Text passage:
*** Block opens ***
In the podcast, Alter notes that many tech firms design their apps and programs specifically so their users become addicted, which, among other effects, means less productivity at work and school. And perhaps the most unsettling section of the podcast involves the irresistability of video games. Here's Alter discussing one real-life scenario of a gamer gone very wrong.

There was a person I spoke to, he was a straight-A student, he was very high-achieving, and he was also on the football team at his college. He started playing World of Warcraft because he, as he described it, was quite lonely and he found that there were a lot of other like-minded people on the game.
He developed an addiction pretty quickly because he found that it was basically a much better alternative world to the real one, and he spent a lot of time there. He played instead of sleeping, and his greatest binge was a 45-day binge where he played almost continuously. He paid a doorman in the building to bring up pizza, so by the end of this binge there were stacks of pizza boxes to the ceiling. He put on about 40 pounds of fat. His skin was pale. He lost hair. He ignored hundreds of phone calls.
He eventually picked up a phone call 45 days later after sleeping roughly an hour each night. It happened to be his mother and she came, collected him, and took him to reSTART, this Internet addiction treatment center. He's now thriving, he's doing very well, but he had to go through multiple rounds of treatment.

Luckily, I gave up my video game habit when Intellivison went out of business.
*** Block closes ***
Problems to solve:
**1)** In the video game addiction passage, how long did the student's greatest gaming binge last?
**2)** List every physical change the video game addiction passage says the student underwent by the end of his binge.
**3)** Continue the video game addiction passage from its final sentence.

Supplied information:
*** Block opens ***
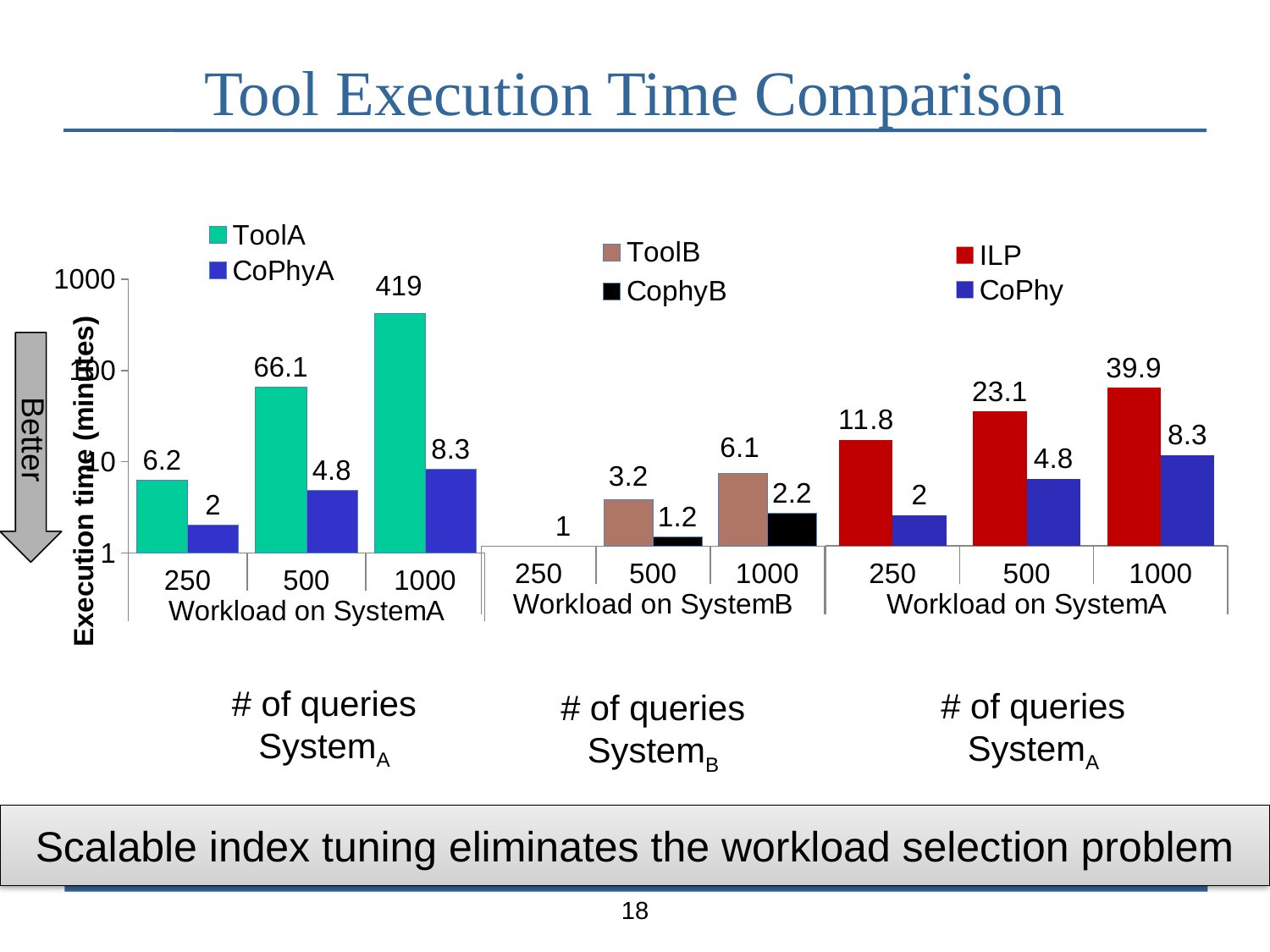
In the left chart (Workload on SystemA, ToolA vs CoPhyA), what is the execution time for CoPhyA at 500 queries? 4.8 In the right chart (ILP vs CoPhy), which workload size has the highest ILP execution time? 1000 In the middle chart (Workload on SystemB), which is larger at 1000 queries: ToolB or CophyB? ToolB How many series does the legend of the right chart (ILP vs CoPhy) list? 2 What kind of chart is used in the left chart (ToolA vs CoPhyA)? bar chart In the right chart (ILP vs CoPhy), what is the difference between ILP and CoPhy execution times at 1000 queries? 31.6 In the left chart (ToolA vs CoPhyA), does ToolA's execution time rise or fall as the number of queries increases? rise In the left chart (ToolA vs CoPhyA), what is the difference between ToolA and CoPhyA execution times at 500 queries? 61.3 In the left chart (Workload on SystemA, ToolA vs CoPhyA), what is the execution time for ToolA at 1000 queries? 419 In the middle chart (Workload on SystemB), what is the execution time for ToolB at 1000 queries? 6.1 In the middle chart (Workload on SystemB), what is the execution time for CophyB at 500 queries? 1.2 In the right chart (ILP vs CoPhy), what is the execution time for ILP at 250 queries? 11.8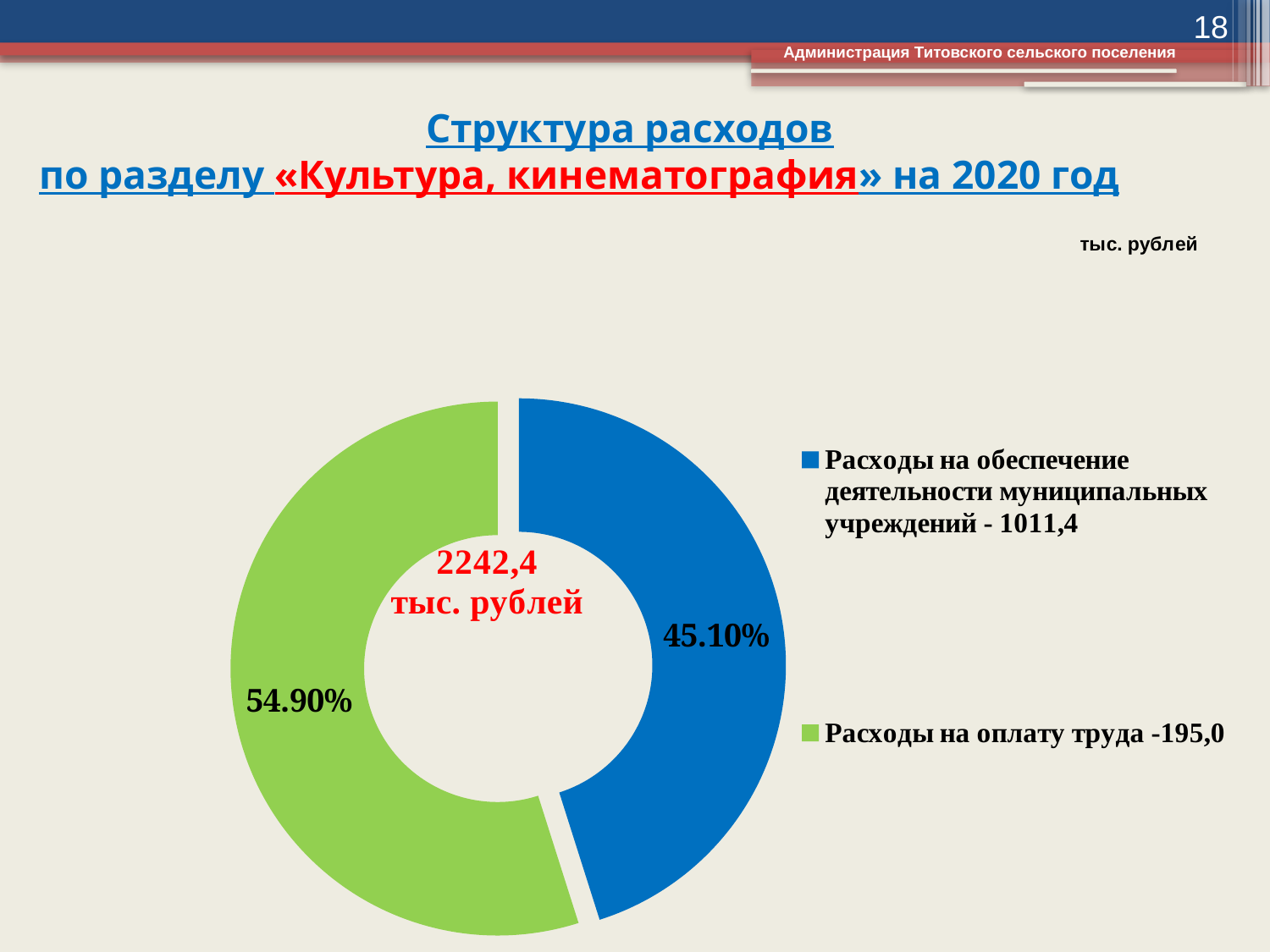
What total value is printed in the centre of the doughnut chart? 2242,4 тыс. рублей How many slices does the pie chart have? 2 What share of the pie does the slice "Расходы на оплату труда -195,0" represent? 54.90% How many entries does the legend list? 2 What share of the pie does the slice "Расходы на обеспечение деятельности муниципальных учреждений - 1011,4" represent? 45.10% Is the share for "Расходы на оплату труда" greater or less than 50%? greater Which slice of the pie is the smallest? Расходы на обеспечение деятельности муниципальных учреждений - 1011,4 Which slice of the pie is the largest? Расходы на оплату труда -195,0 What colour is the slice for "Расходы на обеспечение деятельности муниципальных учреждений - 1011,4"? Blue Which slice is larger: "Расходы на оплату труда" or "Расходы на обеспечение деятельности муниципальных учреждений"? Расходы на оплату труда What kind of chart is shown on the slide? Pie chart (doughnut) What is the difference in percentage points between the two slices of the pie? 9.80%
*** Block closes ***
Responses to the tasks:
**1)** It lasted 45 days.

**2)**
- He put on about 40 pounds of fat.
- His skin was pale.
- He lost hair.

**3)**
I also found it unsettling to begin to think about just how much time I spend per day on my so-called smartphone. According to Alter, the average time for a modern adult is three hours a day. Yes, the average. Alter himself couldn't believe this, and so in the course of conducting research for his book, he decided to find out exactly how much time he spent on his phone.

Paradoxically, in order to figure out how much time he was using his phone (in order to try to lessen his time on it), he had to download an app to help him. The app is called Moment, which keeps track of how long you're on your phone each day. Sure enough, Alter found, much to his surprise (he thought he was on his phone for maybe an hour each day) that he landed about average: he uses his phone just more than three hours each day.

The entire podcast, just 30 minutes long, is well worth your time. So while you wait for the next season of "Black Mirror" to drop, give it a listen (perhaps on your smartphone).